We display the content within the TaskItemFrame component, which defines the shape of the task item. This component is also used for the "Create Task" button and the inline form for task creation. By using such "frame" components, we ensure a consistent look and feel across the application.

To create a checkbox, we leverage a native HTML checkbox, which is hidden from the user but still functional. It will trigger the onChange event when the user clicks on the Check component, which is rendered as a label element.

The CheckStatus component is a reusable component for creating "checkbox-like" elements used in checklists and form fields. It has different styles based on the isChecked and isInteractive props. By using aspect-ratio together with width: 100%, we make the component a square that covers the available space. In the case of our TaskItemFrame, it will cover the entire width of the TaskItemFrame's first column.

After the checkbox, we display the EditableTaskName, a component that allows the user to edit the task name. To avoid spamming our API with requests for every keystroke, we use the InputDebounce component.

The InputDebounce component receives value and onChange props but also keeps track of the current value in the local state. When the user types, the onChange function is called with the new value, but the actual update is delayed by 300ms. The user won't notice the delay because the local state holds the value, and the input is updated immediately.

The ManageTaskDeadline component handles the logic for providing the current deadline and calling the API, but the actual rendering is determined by the consumer. Thus, on desktop, we'll display a dropdown, and on mobile, we'll display a slide-over panel. When changing the deadline, we also need to update the task's order so that the task is placed last in the new group.

On mobile, we display the options for deadlines together with the "Delete Task" button within a BottomSlideOver component. Here, we use the same ManageTaskDeadline component, but instead of a dropdown, it will be a list of menu options. The Opener component is a wrapper around the useState hook, which makes the code more readable and easier to maintain.

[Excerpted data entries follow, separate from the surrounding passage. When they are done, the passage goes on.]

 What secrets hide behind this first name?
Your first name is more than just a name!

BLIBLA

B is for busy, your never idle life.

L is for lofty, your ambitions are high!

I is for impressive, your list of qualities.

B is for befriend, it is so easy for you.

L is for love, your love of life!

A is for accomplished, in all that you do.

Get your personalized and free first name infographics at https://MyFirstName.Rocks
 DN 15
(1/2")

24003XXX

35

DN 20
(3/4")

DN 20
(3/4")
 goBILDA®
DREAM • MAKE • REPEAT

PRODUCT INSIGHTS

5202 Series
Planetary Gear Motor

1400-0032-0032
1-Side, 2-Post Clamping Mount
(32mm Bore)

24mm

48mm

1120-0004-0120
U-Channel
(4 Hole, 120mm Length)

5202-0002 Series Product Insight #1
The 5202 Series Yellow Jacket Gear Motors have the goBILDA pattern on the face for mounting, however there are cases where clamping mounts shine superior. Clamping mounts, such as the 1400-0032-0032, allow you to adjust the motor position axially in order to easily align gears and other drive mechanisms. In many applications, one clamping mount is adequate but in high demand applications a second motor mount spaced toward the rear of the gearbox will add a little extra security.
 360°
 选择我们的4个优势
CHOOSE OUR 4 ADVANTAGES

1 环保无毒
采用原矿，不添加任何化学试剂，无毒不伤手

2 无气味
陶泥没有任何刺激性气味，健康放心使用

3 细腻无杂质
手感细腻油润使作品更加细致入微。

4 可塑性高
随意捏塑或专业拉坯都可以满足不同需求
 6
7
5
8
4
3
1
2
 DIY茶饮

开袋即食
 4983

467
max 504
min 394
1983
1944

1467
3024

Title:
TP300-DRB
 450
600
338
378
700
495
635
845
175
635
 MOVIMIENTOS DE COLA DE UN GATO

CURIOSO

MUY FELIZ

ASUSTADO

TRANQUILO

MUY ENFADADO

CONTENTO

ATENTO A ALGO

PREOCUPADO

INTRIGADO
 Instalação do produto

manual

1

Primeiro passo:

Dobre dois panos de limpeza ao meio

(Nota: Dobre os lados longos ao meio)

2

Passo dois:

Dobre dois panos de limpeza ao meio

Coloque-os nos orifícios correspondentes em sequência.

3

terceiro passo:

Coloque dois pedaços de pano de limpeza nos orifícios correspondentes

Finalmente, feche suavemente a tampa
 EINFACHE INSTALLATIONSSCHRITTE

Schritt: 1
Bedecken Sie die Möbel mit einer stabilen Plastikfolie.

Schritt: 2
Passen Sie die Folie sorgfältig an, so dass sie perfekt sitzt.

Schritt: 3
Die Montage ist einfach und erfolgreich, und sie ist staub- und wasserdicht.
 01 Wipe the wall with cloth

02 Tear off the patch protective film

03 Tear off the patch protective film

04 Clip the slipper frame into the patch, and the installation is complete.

As we covered the tasks in the TO-DO list, let's check how the tasks are being created. As we saw before, each bucket of tasks, except for the "overdue" bucket, has the CreateTask component at the bottom. It receives an order and a deadline type as props so that it can create a new task in the right bucket and position it last. The CreateTask component will first display the AddTaskButton, and when clicked, it will display the CreateTaskForm component.

As we mentioned before, both the AddTaskButton and the CreateTaskForm components are wrapped in the TaskItemFrame component, which ensures a consistent look and feel across the application. Similar to the checkbox, we use a container with an aspect ratio of 1/1 to ensure that the icon takes the same size as other elements rendered within the TaskItemFrame. To make the hover effect appear wider than the element itself, we use the Hoverable component.

The CreateTaskForm is a straightforward form with a single input field, as the bucket is already predefined by the location of the task creation prompt. Both on form submit and blur, we check if the input is empty, and if not, we create a new task and reset the input. Since there is autofocus on the input, the user can create tasks one after another without the need to click any buttons. As we are setting an ID for the task on the front-end and performing an optimistic update by updating the state before the API call is resolved, the user will see the task appear instantly.

The final piece of our feature is the view with completed tasks. Here, we filter the tasks by checking for the presence of the completedAt field. Based on the presence of completed tasks, we either display a message at the top of the list indicating that completed tasks will be shown here or a message that completed tasks will be cleared each week. We then display the tasks in the same way as in the TO-DO list, but without the drag-and-drop functionality.